970 F.3d 856
7th Cir.2020Background:
- Smart Oil and DWM executed a Purchase and Sale Agreement for 30 gas-station parcels for $67 million; the contract (negotiated with counsel) required $300,000 initial escrow and $450,000 later—$750,000 total earnest money (~1% of price).
- DWM never paid either deposit and did not provide the written notice of disapproval required at the end of the due-diligence period; DWM continued negotiating but failed to close.
- Smart Oil had contracted with individual property owners to "flip" their parcels to DWM; Smart Oil produced sworn declarations from owners of 21 properties stating they were ready to sell.
- Smart Oil sued for breach and sought the $750,000 as liquidated damages under a clause stating the earnest money is "complete liquidated damages" and that damages would be "extremely difficult or impossible to ascertain." DWM counterclaimed for breach and fraudulent inducement.
- The district court granted summary judgment to Smart Oil, finding Smart Oil satisfied conditions precedent, DWM breached by not paying earnest money, and the liquidated-damages clause enforceable; the court denied DWM’s counterclaims and awarded fees to Smart Oil.
- On appeal the Seventh Circuit affirmed and remanded for submission of attorneys’ fees/costs on appeal.

• Exercise objective: Can you retype the whole case summary above word for word? The records that come next have no connection to the case summary.

Dataset excerpt:
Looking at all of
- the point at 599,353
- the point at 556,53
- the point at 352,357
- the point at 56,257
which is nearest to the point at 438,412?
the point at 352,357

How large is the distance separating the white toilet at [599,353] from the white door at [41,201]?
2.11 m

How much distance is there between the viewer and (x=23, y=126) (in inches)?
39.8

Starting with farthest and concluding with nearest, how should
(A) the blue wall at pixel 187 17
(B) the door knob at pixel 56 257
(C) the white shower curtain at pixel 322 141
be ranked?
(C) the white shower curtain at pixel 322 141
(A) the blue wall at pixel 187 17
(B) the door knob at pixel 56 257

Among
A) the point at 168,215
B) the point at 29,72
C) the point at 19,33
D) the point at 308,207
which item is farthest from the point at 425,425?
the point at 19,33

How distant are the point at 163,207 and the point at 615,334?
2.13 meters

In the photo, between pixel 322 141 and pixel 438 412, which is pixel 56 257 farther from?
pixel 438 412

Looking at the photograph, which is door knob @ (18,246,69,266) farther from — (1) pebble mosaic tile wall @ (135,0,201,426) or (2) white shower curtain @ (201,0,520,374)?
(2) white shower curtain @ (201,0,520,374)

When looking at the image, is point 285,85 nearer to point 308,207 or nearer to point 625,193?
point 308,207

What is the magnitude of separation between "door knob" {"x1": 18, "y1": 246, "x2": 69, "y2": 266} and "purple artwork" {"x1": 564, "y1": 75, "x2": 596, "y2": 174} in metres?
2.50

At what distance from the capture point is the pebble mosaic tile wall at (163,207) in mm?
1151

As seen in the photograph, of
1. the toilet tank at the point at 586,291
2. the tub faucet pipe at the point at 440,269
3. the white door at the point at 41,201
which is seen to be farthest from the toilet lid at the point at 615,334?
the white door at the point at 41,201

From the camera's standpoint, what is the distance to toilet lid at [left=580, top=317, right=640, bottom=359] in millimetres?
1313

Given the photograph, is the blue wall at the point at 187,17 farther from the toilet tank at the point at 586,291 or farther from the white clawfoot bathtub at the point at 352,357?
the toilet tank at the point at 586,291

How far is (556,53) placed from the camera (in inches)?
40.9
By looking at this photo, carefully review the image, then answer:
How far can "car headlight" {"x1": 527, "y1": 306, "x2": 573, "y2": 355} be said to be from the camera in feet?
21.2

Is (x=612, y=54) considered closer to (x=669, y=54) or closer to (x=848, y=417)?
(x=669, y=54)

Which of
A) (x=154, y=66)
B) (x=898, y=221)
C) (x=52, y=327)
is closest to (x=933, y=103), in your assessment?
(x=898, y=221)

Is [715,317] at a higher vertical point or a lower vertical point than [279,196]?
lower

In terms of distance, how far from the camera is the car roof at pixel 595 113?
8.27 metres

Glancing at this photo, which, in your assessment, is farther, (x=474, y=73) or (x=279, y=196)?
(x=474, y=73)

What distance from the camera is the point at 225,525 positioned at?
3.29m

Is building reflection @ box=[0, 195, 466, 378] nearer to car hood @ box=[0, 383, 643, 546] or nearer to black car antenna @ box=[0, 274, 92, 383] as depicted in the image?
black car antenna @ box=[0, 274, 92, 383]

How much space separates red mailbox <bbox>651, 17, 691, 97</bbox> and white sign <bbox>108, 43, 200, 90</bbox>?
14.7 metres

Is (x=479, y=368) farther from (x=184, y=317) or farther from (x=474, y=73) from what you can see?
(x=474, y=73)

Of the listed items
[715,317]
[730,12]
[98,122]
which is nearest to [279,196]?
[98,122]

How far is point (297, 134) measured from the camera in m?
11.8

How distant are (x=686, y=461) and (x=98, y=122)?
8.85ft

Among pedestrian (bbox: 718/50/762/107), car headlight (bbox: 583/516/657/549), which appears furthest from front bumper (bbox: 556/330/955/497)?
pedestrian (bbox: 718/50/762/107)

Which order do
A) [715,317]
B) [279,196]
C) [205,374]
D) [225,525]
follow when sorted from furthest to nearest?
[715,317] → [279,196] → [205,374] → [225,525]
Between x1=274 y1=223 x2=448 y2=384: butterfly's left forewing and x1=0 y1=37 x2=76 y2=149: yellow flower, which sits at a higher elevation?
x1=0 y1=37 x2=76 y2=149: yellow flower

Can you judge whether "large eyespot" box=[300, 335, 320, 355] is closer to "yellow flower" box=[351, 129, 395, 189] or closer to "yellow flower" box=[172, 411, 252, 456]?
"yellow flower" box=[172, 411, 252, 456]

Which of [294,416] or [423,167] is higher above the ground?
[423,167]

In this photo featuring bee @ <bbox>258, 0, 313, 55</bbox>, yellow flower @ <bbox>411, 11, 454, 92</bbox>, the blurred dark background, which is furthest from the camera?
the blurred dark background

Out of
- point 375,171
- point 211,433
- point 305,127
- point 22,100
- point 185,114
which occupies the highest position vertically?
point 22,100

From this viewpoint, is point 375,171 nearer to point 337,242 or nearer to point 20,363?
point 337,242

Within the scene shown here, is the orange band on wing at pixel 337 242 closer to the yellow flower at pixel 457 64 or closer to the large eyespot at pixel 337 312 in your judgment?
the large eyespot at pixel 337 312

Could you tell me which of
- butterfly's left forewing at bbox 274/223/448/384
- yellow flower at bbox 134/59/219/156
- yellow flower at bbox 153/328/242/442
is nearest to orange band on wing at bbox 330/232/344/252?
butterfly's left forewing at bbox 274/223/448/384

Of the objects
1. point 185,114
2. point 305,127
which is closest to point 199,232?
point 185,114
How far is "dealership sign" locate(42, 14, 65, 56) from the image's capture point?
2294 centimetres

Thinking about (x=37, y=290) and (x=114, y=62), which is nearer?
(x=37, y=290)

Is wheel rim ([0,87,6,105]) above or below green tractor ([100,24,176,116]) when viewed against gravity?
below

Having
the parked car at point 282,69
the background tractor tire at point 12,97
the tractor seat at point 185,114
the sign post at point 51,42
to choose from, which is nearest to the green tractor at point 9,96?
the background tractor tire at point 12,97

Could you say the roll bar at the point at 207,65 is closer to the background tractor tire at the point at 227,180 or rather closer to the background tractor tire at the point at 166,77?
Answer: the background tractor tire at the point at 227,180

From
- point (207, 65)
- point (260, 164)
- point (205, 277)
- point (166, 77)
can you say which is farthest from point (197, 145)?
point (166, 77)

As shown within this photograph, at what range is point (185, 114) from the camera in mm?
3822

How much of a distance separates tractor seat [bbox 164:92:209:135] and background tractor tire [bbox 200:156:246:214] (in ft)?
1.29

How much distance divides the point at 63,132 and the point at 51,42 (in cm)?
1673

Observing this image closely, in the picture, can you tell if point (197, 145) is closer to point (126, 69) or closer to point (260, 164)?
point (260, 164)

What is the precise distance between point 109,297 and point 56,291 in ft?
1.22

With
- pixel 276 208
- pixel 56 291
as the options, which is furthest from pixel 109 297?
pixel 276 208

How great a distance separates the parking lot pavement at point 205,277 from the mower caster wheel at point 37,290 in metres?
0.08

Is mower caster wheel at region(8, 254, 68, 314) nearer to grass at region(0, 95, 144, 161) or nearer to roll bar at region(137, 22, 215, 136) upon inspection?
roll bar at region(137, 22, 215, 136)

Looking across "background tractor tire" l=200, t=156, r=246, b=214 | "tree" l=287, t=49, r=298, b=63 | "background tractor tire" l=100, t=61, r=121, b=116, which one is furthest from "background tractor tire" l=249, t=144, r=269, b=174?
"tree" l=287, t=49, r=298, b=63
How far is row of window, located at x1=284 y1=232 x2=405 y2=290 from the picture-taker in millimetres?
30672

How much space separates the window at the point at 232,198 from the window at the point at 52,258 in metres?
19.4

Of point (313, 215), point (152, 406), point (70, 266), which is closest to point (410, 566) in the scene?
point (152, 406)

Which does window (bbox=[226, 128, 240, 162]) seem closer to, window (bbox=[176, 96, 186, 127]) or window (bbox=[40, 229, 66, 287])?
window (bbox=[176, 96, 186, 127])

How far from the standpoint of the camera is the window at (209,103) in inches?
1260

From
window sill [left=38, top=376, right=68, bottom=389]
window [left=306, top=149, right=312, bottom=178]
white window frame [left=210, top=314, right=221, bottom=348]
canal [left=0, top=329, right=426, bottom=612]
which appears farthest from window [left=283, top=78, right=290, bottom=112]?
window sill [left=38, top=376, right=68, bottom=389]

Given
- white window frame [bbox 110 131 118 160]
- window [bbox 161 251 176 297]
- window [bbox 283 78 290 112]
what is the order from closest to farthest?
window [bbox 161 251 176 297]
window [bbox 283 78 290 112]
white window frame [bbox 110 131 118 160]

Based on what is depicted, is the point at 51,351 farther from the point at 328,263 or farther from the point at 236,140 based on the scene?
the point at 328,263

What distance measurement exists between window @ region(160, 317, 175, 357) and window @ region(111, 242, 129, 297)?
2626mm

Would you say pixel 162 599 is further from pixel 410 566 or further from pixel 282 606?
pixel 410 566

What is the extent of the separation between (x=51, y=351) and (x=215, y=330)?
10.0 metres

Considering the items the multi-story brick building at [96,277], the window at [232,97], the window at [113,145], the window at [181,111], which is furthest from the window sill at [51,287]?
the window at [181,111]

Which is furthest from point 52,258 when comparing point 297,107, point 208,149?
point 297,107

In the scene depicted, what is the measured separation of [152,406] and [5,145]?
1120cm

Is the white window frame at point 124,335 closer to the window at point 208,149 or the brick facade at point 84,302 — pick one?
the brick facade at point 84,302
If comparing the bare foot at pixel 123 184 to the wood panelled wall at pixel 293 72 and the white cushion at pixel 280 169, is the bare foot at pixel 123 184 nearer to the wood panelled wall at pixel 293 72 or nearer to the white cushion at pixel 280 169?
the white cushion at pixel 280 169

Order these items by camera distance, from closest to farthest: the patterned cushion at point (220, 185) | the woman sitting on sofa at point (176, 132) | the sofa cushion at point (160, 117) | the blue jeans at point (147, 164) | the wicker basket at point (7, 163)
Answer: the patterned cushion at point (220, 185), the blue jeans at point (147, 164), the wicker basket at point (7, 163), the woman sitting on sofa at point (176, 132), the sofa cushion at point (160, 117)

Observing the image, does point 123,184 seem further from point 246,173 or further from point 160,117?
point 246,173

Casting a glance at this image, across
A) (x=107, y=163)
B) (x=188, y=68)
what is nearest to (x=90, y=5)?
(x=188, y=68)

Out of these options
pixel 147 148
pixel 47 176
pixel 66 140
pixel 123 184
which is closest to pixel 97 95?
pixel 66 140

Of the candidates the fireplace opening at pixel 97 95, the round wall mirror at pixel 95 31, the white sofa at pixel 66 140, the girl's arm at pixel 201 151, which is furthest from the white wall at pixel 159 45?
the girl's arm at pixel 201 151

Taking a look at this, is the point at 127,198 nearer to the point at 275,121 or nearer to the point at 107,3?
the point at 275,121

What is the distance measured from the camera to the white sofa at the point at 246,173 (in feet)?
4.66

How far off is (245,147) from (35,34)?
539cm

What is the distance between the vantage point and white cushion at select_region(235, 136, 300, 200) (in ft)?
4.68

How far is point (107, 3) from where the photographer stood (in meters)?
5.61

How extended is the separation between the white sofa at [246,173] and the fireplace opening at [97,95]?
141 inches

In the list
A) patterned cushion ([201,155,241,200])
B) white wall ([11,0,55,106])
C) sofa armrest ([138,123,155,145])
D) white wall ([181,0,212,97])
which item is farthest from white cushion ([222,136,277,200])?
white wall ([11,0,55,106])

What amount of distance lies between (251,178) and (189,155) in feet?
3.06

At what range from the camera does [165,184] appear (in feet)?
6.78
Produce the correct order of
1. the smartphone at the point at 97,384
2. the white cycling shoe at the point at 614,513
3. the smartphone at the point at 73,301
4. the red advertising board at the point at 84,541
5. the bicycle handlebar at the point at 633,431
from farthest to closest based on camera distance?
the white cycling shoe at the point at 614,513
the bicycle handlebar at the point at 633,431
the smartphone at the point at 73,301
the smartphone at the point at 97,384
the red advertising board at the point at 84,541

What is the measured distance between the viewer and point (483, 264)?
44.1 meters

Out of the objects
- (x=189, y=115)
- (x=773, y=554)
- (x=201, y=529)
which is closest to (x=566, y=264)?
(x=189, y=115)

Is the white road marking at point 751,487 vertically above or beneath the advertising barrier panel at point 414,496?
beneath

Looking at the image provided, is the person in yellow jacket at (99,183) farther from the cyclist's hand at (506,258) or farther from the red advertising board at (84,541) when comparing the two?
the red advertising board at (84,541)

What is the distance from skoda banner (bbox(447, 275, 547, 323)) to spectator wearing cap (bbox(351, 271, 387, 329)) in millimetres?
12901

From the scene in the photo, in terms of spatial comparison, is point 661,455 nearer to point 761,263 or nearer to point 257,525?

• Answer to the exercise:
970 F.3d 856
7th Cir.2020Background:
- Smart Oil and DWM executed a Purchase and Sale Agreement for 30 gas-station parcels for $67 million; the contract (negotiated with counsel) required $300,000 initial escrow and $450,000 later—$750,000 total earnest money (~1% of price).
- DWM never paid either deposit and did not provide the written notice of disapproval required at the end of the due-diligence period; DWM continued negotiating but failed to close.
- Smart Oil had contracted with individual property owners to "flip" their parcels to DWM; Smart Oil produced sworn declarations from owners of 21 properties stating they were ready to sell.
- Smart Oil sued for breach and sought the $750,000 as liquidated damages under a clause stating the earnest money is "complete liquidated damages" and that damages would be "extremely difficult or impossible to ascertain." DWM counterclaimed for breach and fraudulent inducement.
- The district court granted summary judgment to Smart Oil, finding Smart Oil satisfied conditions precedent, DWM breached by not paying earnest money, and the liquidated-damages clause enforceable; the court denied DWM’s counterclaims and awarded fees to Smart Oil.
- On appeal the Seventh Circuit affirmed and remanded for submission of attorneys’ fees/costs on appeal.